» **Document passage**:

####################

The Thales Watchkeeper WK450 is a Remotely Piloted Air System (RPAS) for all weather, intelligence, surveillance, target acquisition, and reconnaissance (ISTAR) use by the British Army. It is provided under an £800 million contract from Elbit and Thales UK and is based on Elbit's Hermes 450.

The Watchkeeper WK450 is based on the Elbit Hermes 450 UAV and is built in the UK by a joint venture company, UAV Tactical Systems (U-TacS), set up by the Israeli company Elbit Systems (51% ownership) and the Thales group. It has a mass of 450 kg, a typical endurance of 17 hours, a payload capacity of 150 kg and uses a rotary Wankel engine provided by UAV Engines Ltd, a wholly owned subsidiary of Elbit Systems. It can operate up to 150 km from the Ground Control Station (although multiple stations can be linked to extend the range). It was originally intended to enter service in June 2010, but years of delays, technical issues, hardware modifications, difficulties in training sufficient pilots and incidents means that it is not expected to be fully operational until late 2017.

####################

» **To do**:
**1.** In the Watchkeeper passage, write out the stretch from "The Thales Watchkeeper" through "Elbit's Hermes 450." again, swapping "British Army" for "Royal Navy".
**2.** According to the Watchkeeper passage, what kind of engine does the aircraft use, and which company provides it?
**3.** Go on with the Watchkeeper passage from its last sentence.

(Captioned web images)
####################

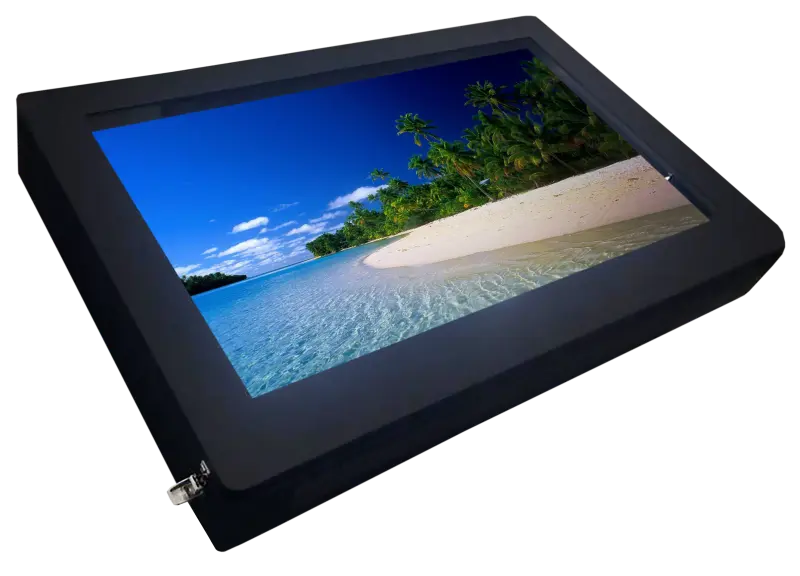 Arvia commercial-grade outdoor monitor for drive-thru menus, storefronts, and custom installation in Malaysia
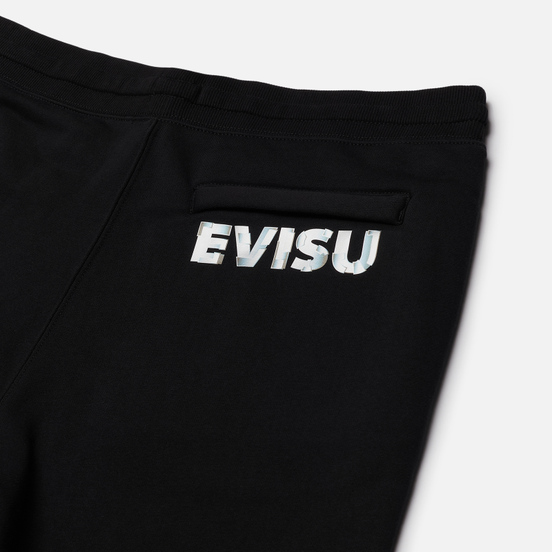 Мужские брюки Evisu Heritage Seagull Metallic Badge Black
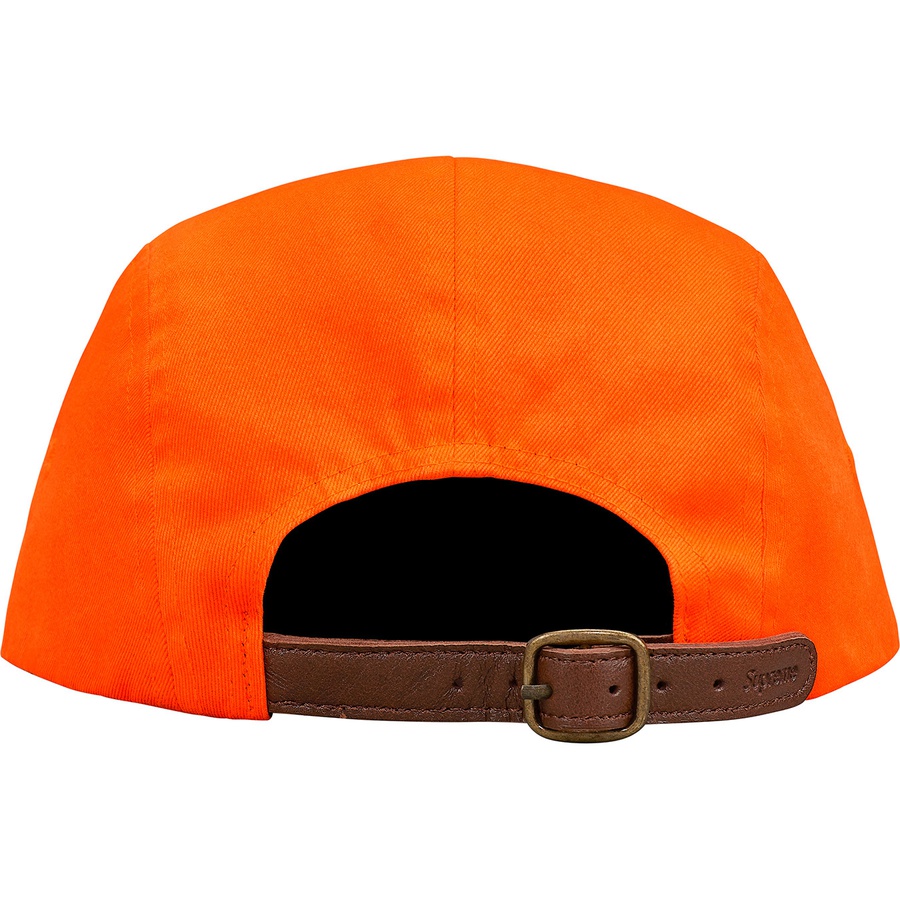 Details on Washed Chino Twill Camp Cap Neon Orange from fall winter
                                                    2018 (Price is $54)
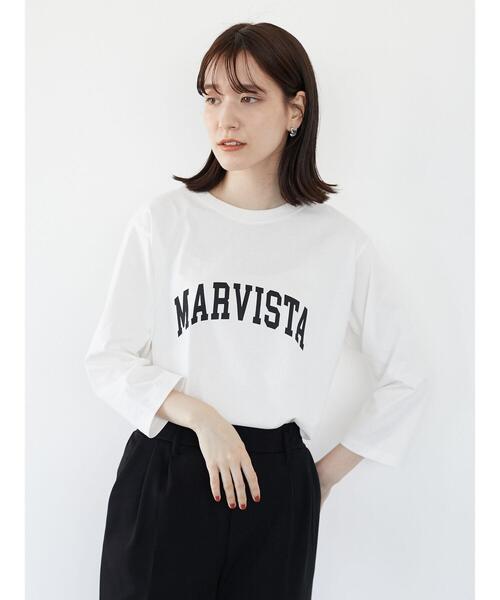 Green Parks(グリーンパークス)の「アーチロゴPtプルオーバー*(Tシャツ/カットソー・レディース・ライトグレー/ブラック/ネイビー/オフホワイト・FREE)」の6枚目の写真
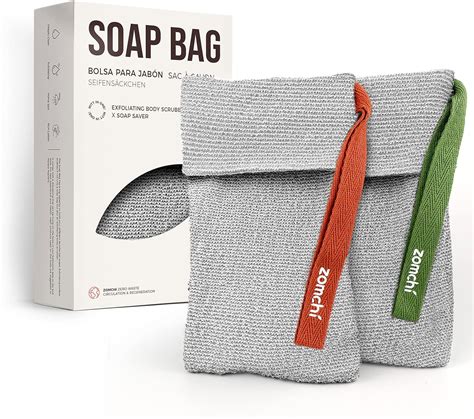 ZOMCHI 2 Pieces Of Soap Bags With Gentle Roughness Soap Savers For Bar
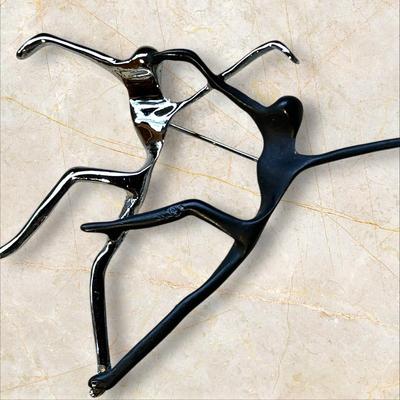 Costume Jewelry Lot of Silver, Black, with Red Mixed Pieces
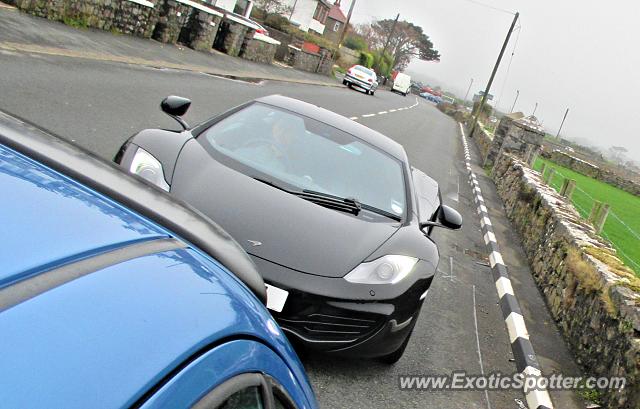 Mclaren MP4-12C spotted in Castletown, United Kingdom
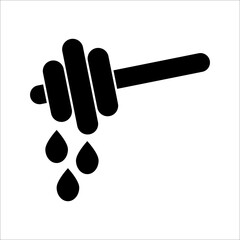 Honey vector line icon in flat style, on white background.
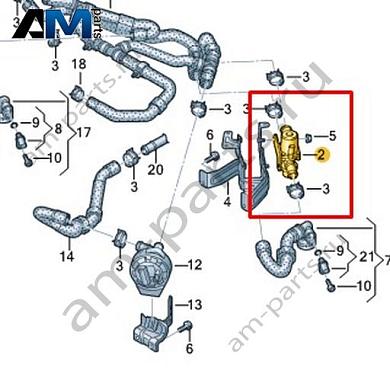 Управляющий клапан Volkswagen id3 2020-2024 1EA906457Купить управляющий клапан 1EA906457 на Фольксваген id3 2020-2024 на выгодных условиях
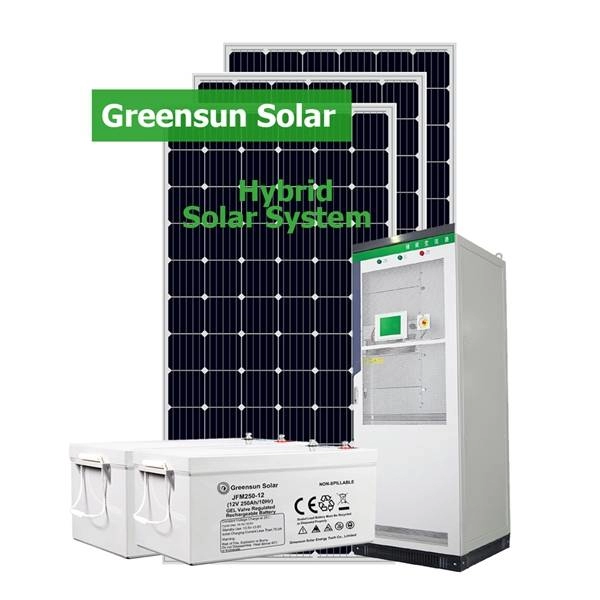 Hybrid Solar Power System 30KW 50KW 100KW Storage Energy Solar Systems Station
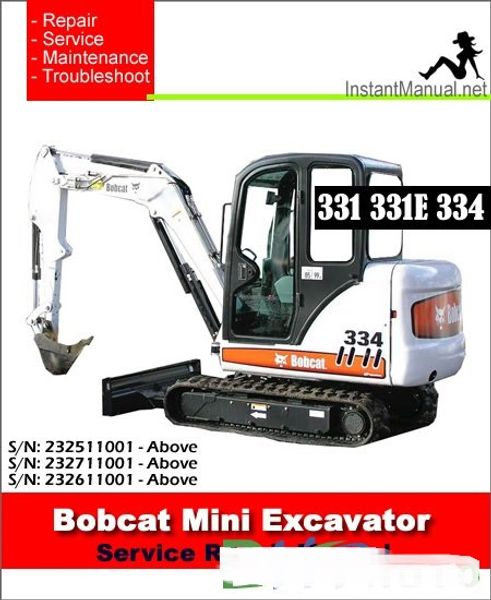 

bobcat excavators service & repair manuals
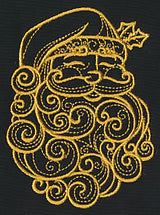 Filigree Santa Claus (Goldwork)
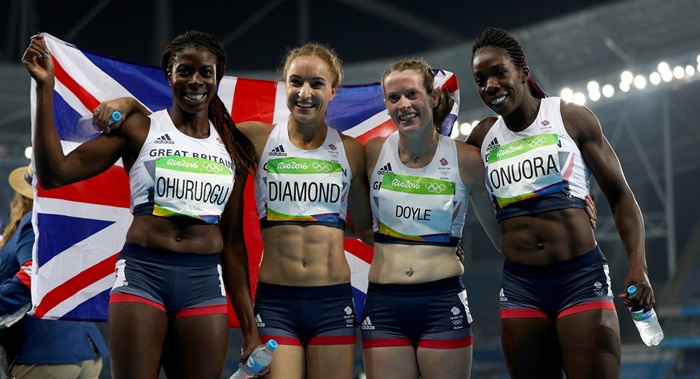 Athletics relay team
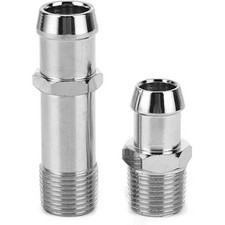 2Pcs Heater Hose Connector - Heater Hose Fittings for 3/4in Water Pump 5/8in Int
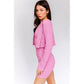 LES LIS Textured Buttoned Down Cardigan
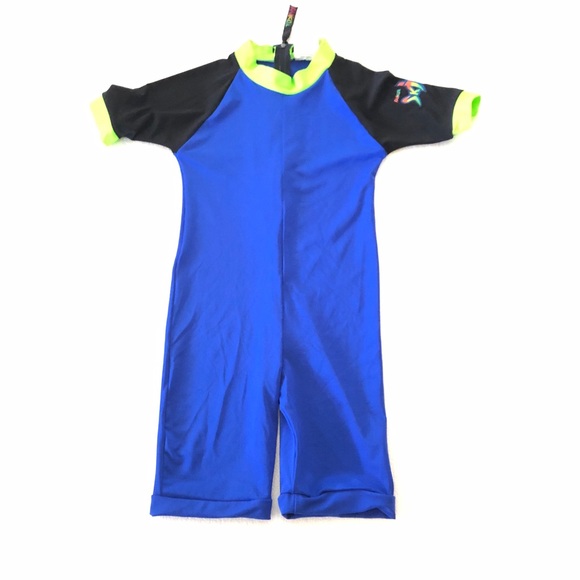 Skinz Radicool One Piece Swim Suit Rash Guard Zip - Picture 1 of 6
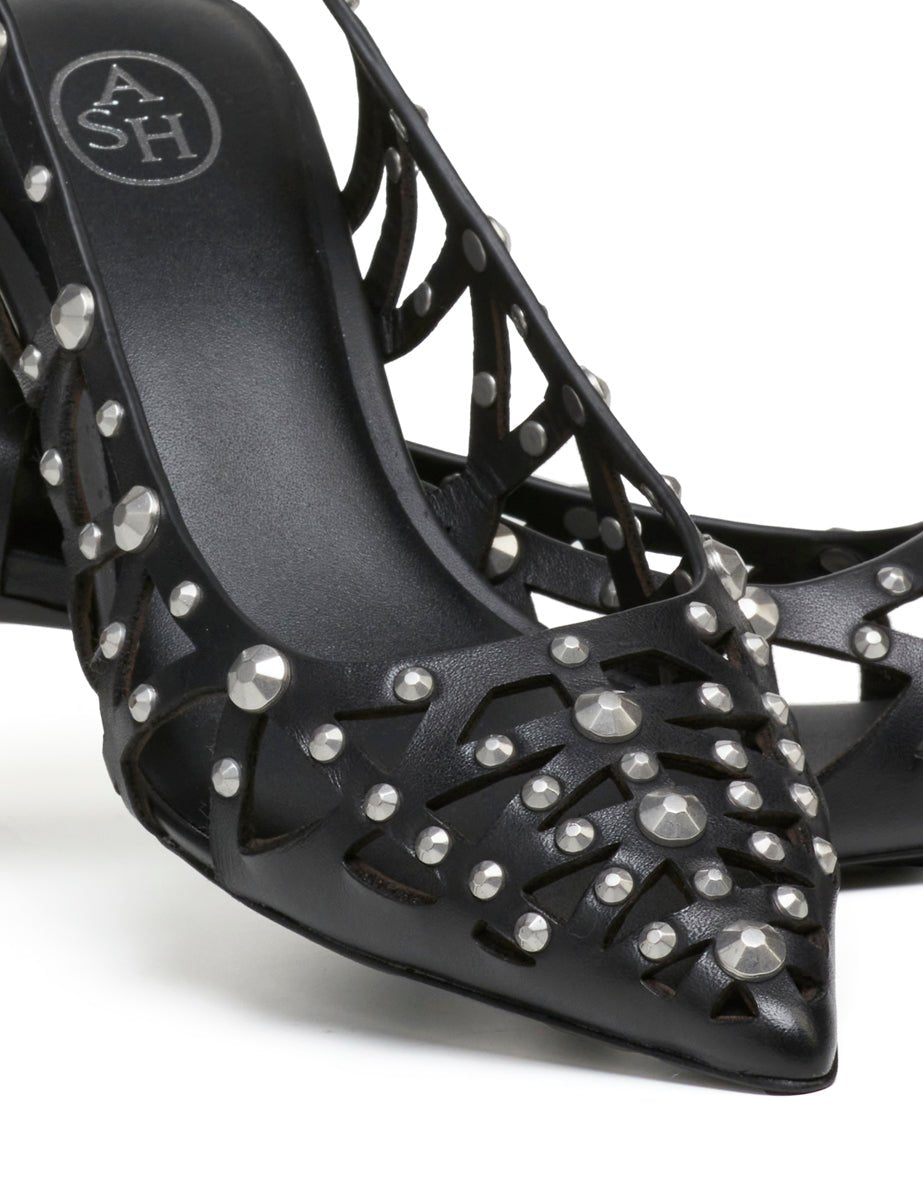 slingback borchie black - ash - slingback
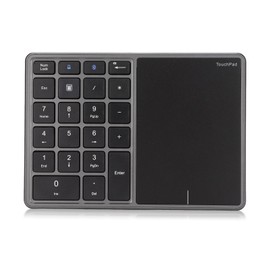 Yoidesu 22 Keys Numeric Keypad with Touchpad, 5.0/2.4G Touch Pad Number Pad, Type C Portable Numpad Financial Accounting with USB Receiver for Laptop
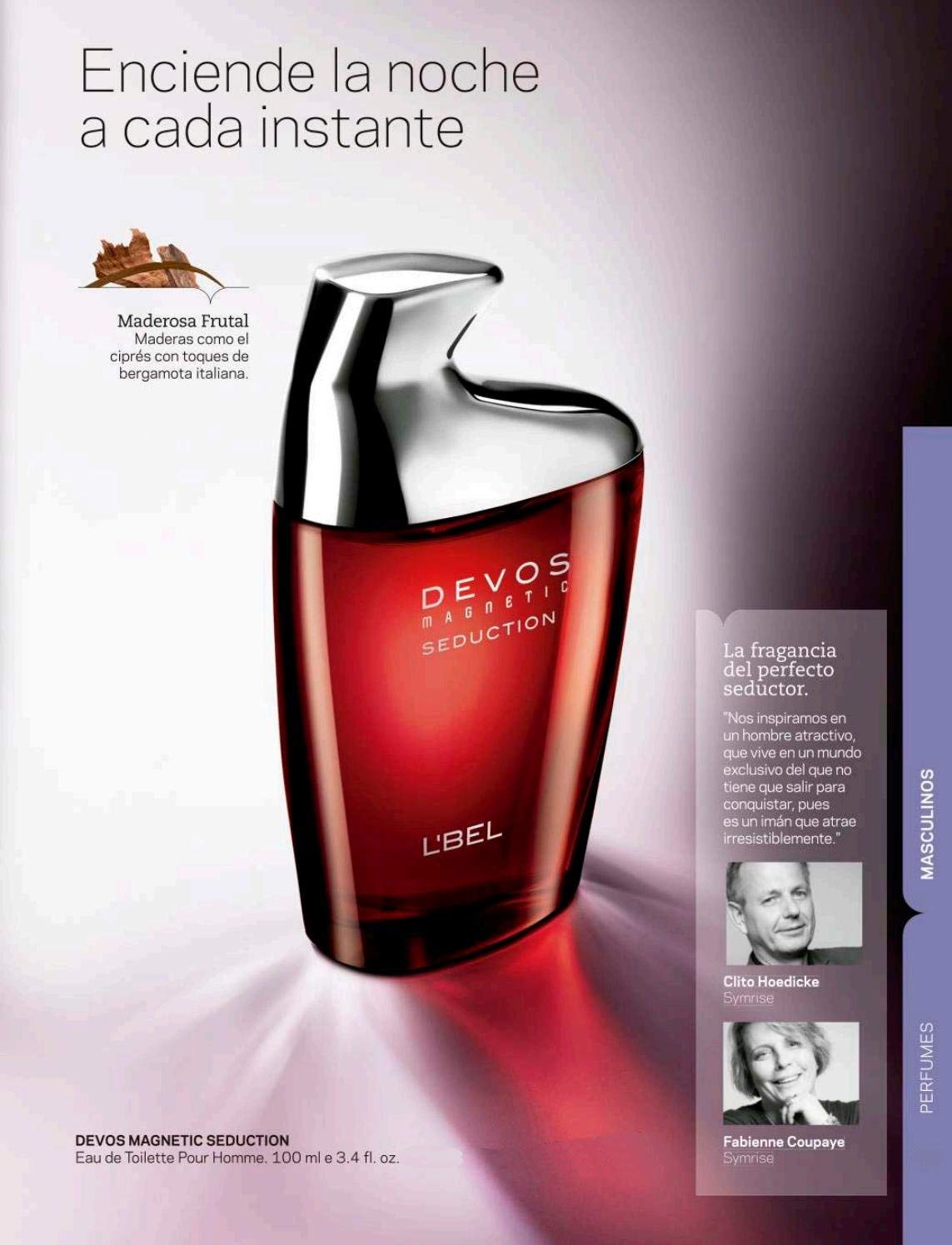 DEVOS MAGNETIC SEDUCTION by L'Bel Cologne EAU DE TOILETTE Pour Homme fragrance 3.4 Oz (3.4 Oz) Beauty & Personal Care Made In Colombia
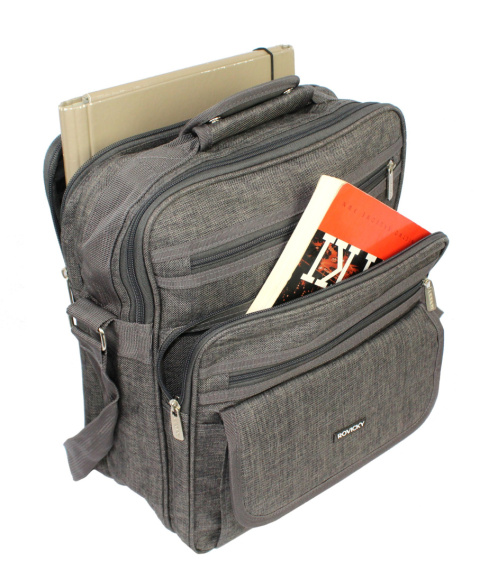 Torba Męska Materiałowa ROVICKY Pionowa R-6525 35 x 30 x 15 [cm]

####################

» **Results**:
**1.**
The Thales Watchkeeper WK450 is a Remotely Piloted Air System (RPAS) for all weather, intelligence, surveillance, target acquisition, and reconnaissance (ISTAR) use by the Royal Navy. It is provided under an £800 million contract from Elbit and Thales UK and is based on Elbit's Hermes 450.

**2.** A rotary Wankel engine provided by UAV Engines Ltd.

**3.**
A prime difference between the Hermes 450 and Watchkeeper is that the 450 is fitted only with an electro-optical/infrared sensor, while the WK450 has in addition a dual-mode synthetic aperture radar and ground moving target indication system that allows it to see through all weather conditions. The British Army will receive 30 Watchkeepers and a further 24 machines due to go into store to be pulled into service as needed.

On 15 July 2007, the UK MoD revealed that 54 Watchkeepers will be delivered to the British Army. The average cost to the taxpayer is therefore £800m divided by 54 aircraft, approximately £15m per platform. However, this figure includes construction of new basing facilities at Boscombe Down airfield, ground training facilities and simulators at the School of Artillery, ground control stations, development and testing of extensive aircraft modifications including automatic take-off and landing and the integration and provision of new sensors including radars.